• Objetivo del ejercicio
Transcribe sin cambios el fragmento de la columna sobre Javier Milei que comienza en "Pero no, cada" y termina en "de conducción alguna.".

Por: Gustavo González. Todas las semanas me prometo no volver sobre Javier Milei y su gobierno en esta columna. Para dedicarla, por ejemplo, al “golpe de Estado” que, según Patricia Bullrich, dio el macrismo en el PRO bonaerense; o a la destrucción de lo que fue Juntos por el Cambio, hoy dividido en facciones irreconciliables; o a Axel Kicillof y su interna con Máximo Kirchner; o a la depresión que hunde al peronismo y su dilema irresuelto de entender que con Cristina Kirchner nunca regresará al poder, pero sin ella tampoco.
Pero no, cada semana vuelvo a romper mi promesa y a escribir sobre el Presidente y este, el primer intento de aplicar en un país el modelo económico y filosófico del anarcocapitalismo, en el marco del “mayor ajuste de la historia de la humanidad” como, con razón, explica Milei.
Me justifico diciendo que para el periodismo es un momento único por la posibilidad de ser cronista de una de esas batallas culturales que se dan cada medio siglo y que, en este caso, enfrenta a la mitad de la sociedad con la otra mitad. Una mitad conducida por un líder mesiánico convencido de que recibió de Dios la misión de acabar con el Maligno en la Tierra. Frente a otra mitad que carece de conducción alguna.
Lo comparo con la fascinación del corresponsal de guerra cuando le toca cubrirla desde el frente de batalla. Obnubilado por el espectáculo, pero sufriendo al mismo tiempo por las dolorosas consecuencias de lo que ve.
Y justifico, por fin, diciendo que no hay semana en la que el oficialismo deje de disparar su habitual ametralladora de dichos y hechos, tan sorprendentes como conmocionantes.
Malos. La semana que pasó comenzó con Milei de nuevo fuera del país y, otra vez, visitando a CEOs y dueños de grandes empresas. Ahora sí visitó a otro presidente. No fue al de los Estados Unidos, ni al de China, ni al de Brasil ni a algún socio clave de la región. Fue a Nayib Bukele, el excéntrico y controvertido mandatario del pequeño El Salvador.

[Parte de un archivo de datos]
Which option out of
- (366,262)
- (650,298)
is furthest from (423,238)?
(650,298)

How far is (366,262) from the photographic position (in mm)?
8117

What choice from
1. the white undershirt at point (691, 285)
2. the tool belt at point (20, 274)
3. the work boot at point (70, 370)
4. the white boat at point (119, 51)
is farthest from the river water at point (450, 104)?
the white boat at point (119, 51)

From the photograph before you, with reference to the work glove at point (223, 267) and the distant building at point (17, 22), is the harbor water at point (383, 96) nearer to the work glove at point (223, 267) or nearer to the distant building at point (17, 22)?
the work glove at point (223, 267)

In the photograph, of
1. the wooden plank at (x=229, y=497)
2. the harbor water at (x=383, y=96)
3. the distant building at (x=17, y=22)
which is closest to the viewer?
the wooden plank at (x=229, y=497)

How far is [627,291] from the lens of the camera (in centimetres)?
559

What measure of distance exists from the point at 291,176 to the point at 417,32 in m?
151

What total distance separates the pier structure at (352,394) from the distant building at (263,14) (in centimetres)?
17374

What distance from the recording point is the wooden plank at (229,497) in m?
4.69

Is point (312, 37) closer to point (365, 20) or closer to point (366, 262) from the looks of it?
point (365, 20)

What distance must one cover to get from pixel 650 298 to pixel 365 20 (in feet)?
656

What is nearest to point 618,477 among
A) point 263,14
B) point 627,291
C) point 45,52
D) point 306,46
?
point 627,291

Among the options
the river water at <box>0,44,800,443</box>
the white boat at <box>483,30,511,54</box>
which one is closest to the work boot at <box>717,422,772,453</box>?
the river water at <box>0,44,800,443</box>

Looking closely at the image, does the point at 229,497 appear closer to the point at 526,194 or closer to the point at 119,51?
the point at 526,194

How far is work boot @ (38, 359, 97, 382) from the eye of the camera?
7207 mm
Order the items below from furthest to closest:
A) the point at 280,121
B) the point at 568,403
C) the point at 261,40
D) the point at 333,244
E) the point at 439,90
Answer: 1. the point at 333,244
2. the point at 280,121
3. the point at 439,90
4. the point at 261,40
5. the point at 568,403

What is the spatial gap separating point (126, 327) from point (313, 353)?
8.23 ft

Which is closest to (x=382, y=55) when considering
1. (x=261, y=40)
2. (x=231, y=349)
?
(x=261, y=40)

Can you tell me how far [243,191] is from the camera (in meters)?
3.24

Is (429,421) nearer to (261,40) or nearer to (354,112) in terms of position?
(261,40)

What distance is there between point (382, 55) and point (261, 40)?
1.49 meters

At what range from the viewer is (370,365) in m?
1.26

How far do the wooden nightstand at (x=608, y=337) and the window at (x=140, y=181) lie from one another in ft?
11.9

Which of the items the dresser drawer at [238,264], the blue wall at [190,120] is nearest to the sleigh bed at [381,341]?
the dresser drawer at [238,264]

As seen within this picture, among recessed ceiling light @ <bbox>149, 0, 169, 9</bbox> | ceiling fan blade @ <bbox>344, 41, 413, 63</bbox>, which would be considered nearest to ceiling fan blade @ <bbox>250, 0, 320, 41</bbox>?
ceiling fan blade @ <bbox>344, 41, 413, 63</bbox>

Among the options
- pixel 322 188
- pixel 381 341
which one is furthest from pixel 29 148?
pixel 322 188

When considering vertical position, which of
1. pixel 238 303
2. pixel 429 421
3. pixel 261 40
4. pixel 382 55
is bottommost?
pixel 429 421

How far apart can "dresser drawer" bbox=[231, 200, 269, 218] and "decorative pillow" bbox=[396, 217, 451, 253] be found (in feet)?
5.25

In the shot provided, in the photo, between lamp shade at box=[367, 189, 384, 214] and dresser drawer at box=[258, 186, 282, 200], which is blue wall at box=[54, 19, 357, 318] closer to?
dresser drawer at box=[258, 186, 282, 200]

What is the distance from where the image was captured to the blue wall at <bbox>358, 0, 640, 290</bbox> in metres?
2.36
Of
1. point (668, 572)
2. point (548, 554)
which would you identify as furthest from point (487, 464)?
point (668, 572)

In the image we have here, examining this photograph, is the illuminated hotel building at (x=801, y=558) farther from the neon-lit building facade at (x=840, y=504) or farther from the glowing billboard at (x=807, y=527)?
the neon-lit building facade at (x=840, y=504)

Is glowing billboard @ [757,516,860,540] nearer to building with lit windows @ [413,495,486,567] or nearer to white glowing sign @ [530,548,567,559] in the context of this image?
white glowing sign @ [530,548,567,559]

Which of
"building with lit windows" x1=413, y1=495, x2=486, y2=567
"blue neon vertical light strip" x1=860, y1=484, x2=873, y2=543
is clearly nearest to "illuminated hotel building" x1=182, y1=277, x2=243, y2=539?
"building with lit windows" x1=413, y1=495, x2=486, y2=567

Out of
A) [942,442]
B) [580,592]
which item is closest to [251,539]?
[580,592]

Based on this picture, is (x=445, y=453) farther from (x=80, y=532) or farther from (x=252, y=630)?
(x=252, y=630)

• Respuesta final
Pero no, cada semana vuelvo a romper mi promesa y a escribir sobre el Presidente y este, el primer intento de aplicar en un país el modelo económico y filosófico del anarcocapitalismo, en el marco del “mayor ajuste de la historia de la humanidad” como, con razón, explica Milei.
Me justifico diciendo que para el periodismo es un momento único por la posibilidad de ser cronista de una de esas batallas culturales que se dan cada medio siglo y que, en este caso, enfrenta a la mitad de la sociedad con la otra mitad. Una mitad conducida por un líder mesiánico convencido de que recibió de Dios la misión de acabar con el Maligno en la Tierra. Frente a otra mitad que carece de conducción alguna.